Once you have identified that an employee isn’t performing ending the relationship quickly and amicably is a must. Most managers avoid having the uncomfortable break-up discussion in favour of building systems around a bad hire. This is a disservice to not only your company and team but the employee in questions as well.
Take the troubled employee out for a coffee, explain that it’s not working out and offer an exit strategy. Netflix famously provides a generous severance package to average hires so managers feel better about letting them go. Offering career advice or providing a good reference will go a long way in helping an employee secure a new position and you getting on with securing the right team.
The best method of avoiding hiring wrong will always be taking your time slowly during the hiring process.
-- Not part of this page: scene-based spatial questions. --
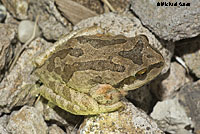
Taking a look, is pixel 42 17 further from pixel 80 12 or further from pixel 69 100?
pixel 69 100

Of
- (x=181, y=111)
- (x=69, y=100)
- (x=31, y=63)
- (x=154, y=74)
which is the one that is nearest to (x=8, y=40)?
(x=31, y=63)

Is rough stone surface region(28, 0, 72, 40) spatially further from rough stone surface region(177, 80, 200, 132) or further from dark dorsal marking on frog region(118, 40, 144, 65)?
rough stone surface region(177, 80, 200, 132)

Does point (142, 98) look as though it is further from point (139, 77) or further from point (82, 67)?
point (82, 67)

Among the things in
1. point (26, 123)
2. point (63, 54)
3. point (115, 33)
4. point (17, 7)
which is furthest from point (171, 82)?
point (17, 7)

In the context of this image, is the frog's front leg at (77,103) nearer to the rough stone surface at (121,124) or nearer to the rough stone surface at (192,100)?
the rough stone surface at (121,124)

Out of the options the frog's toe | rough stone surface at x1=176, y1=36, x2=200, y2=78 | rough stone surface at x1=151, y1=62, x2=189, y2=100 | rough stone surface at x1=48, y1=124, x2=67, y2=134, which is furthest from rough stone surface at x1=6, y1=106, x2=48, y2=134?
rough stone surface at x1=176, y1=36, x2=200, y2=78
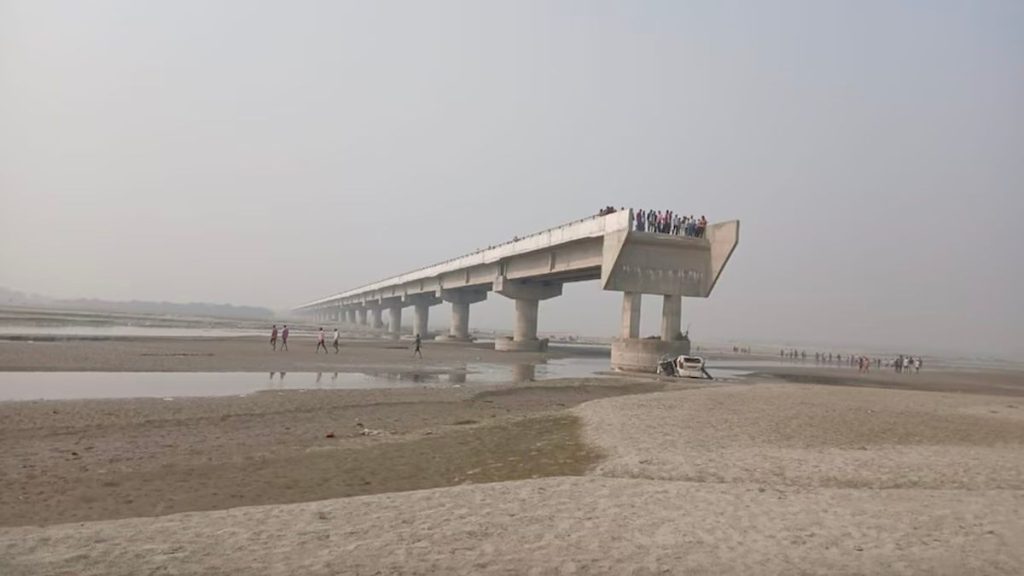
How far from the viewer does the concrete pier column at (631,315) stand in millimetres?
39531

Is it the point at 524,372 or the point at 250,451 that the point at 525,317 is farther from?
the point at 250,451

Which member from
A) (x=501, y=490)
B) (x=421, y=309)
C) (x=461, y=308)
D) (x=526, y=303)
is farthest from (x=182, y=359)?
(x=421, y=309)

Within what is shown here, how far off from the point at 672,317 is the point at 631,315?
8.34 feet

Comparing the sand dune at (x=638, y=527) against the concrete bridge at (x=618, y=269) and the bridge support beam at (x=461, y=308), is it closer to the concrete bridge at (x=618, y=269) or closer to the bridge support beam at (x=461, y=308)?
the concrete bridge at (x=618, y=269)

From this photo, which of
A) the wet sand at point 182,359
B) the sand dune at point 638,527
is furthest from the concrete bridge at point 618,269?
the sand dune at point 638,527

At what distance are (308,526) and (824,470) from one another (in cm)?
843

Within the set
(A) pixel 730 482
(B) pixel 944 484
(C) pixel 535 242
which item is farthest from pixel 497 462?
(C) pixel 535 242

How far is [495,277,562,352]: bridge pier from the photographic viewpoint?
5994 cm

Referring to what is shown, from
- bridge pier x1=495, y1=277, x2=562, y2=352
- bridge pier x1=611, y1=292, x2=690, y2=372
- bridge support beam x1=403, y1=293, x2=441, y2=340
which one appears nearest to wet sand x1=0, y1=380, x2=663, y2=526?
bridge pier x1=611, y1=292, x2=690, y2=372

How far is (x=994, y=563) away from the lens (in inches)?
258

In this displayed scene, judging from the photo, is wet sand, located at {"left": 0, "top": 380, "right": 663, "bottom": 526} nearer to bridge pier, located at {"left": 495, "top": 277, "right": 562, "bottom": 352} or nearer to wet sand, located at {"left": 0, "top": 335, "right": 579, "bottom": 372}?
wet sand, located at {"left": 0, "top": 335, "right": 579, "bottom": 372}

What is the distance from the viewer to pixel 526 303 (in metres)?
60.6

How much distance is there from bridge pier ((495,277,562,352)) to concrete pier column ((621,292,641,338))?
19882 mm

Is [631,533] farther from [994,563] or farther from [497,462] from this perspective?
[497,462]
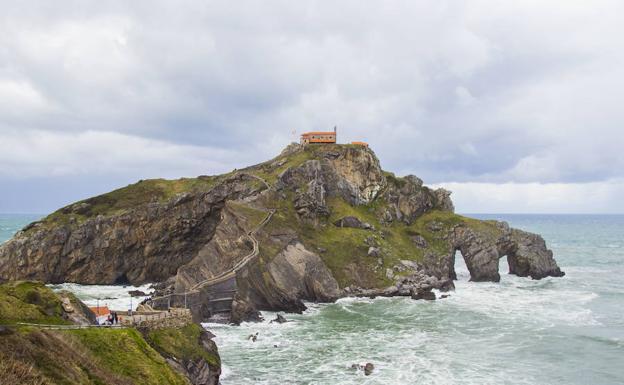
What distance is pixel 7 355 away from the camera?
2208 cm

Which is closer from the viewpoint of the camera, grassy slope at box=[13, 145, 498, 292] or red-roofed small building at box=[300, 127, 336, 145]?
grassy slope at box=[13, 145, 498, 292]

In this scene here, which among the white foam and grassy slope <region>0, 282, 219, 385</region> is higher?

You wouldn’t commit to a 2 to the 4-year relationship after the first two coffee dates so why do the same for a new employee. By trialing them out first you can gain a better gauge on how they might fit into your company.
If you do hire someone who doesn’t fit the onus will generally fall on the employer to let them go. At Hireroom we are big believers in never burning your bridges, which in the context of letting someone go means handling the process with care and compassion as it will almost always be a painful affair for both parties and affect the employee worse than you. Help them find where they do fit or give them the means to look for a new job.